## EXERCISE AIM:
Will you write out all the entries below exactly?

## DATASET RECORDS:
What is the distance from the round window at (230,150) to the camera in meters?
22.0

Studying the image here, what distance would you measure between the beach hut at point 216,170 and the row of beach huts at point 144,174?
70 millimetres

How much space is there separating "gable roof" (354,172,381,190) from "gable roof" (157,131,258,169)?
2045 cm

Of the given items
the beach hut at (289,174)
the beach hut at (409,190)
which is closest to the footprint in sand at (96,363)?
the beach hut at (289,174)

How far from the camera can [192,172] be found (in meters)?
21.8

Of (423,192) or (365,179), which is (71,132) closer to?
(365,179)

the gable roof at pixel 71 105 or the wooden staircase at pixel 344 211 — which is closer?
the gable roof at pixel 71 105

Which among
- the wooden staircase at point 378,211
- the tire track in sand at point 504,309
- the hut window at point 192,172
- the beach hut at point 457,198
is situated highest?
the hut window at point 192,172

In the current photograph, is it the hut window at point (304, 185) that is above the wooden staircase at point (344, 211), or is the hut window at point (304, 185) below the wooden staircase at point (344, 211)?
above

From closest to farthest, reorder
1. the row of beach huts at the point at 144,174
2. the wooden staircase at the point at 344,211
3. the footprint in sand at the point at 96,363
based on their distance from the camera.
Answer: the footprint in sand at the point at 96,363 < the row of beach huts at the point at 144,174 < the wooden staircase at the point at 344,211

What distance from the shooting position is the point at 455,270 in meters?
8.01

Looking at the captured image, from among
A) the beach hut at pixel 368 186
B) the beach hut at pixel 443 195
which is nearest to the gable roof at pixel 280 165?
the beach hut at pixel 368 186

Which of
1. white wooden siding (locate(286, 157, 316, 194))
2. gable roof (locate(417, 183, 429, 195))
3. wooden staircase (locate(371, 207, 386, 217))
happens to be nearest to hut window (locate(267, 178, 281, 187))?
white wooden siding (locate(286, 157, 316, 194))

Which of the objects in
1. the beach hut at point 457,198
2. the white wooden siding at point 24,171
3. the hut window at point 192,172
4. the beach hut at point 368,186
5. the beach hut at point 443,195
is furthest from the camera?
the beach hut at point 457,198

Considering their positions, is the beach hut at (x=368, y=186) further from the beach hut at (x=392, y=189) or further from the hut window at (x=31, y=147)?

## REPLY:
What is the distance from the round window at (230,150) to the camera in meters?
22.0

Studying the image here, what distance would you measure between the beach hut at point 216,170 and the row of beach huts at point 144,174?
70 millimetres

How much space is there separating "gable roof" (354,172,381,190) from "gable roof" (157,131,258,169)?
2045 cm

Of the given items
the beach hut at (289,174)
the beach hut at (409,190)
which is closest to the footprint in sand at (96,363)?
the beach hut at (289,174)

How far from the camera can [192,172] be found (in meters)?
21.8

Of (423,192) or (365,179), which is (71,132) closer to?
(365,179)

the gable roof at pixel 71 105 or the wooden staircase at pixel 344 211 — which is closer?
the gable roof at pixel 71 105

Which among
- the wooden staircase at point 378,211
- the tire track in sand at point 504,309
- the hut window at point 192,172
- the beach hut at point 457,198
is situated highest?
the hut window at point 192,172

In the current photograph, is it the hut window at point (304, 185) that is above the wooden staircase at point (344, 211), or is the hut window at point (304, 185) below the wooden staircase at point (344, 211)?
above

From closest to farthest, reorder
1. the row of beach huts at the point at 144,174
2. the wooden staircase at the point at 344,211
3. the footprint in sand at the point at 96,363
based on their distance from the camera.
Answer: the footprint in sand at the point at 96,363 < the row of beach huts at the point at 144,174 < the wooden staircase at the point at 344,211

What distance from the shooting position is the point at 455,270 in meters?
8.01

Looking at the captured image, from among
A) the beach hut at pixel 368 186
B) the beach hut at pixel 443 195
which is nearest to the gable roof at pixel 280 165?
the beach hut at pixel 368 186

Which of
1. white wooden siding (locate(286, 157, 316, 194))
2. gable roof (locate(417, 183, 429, 195))
3. wooden staircase (locate(371, 207, 386, 217))
happens to be nearest to hut window (locate(267, 178, 281, 187))?
white wooden siding (locate(286, 157, 316, 194))

Which of the objects in
1. the beach hut at point 457,198
2. the white wooden siding at point 24,171
3. the hut window at point 192,172
4. the beach hut at point 368,186
5. the beach hut at point 443,195
is furthest from the camera?
the beach hut at point 457,198

Considering their positions, is the beach hut at (x=368, y=186) further from the beach hut at (x=392, y=189) or further from the hut window at (x=31, y=147)?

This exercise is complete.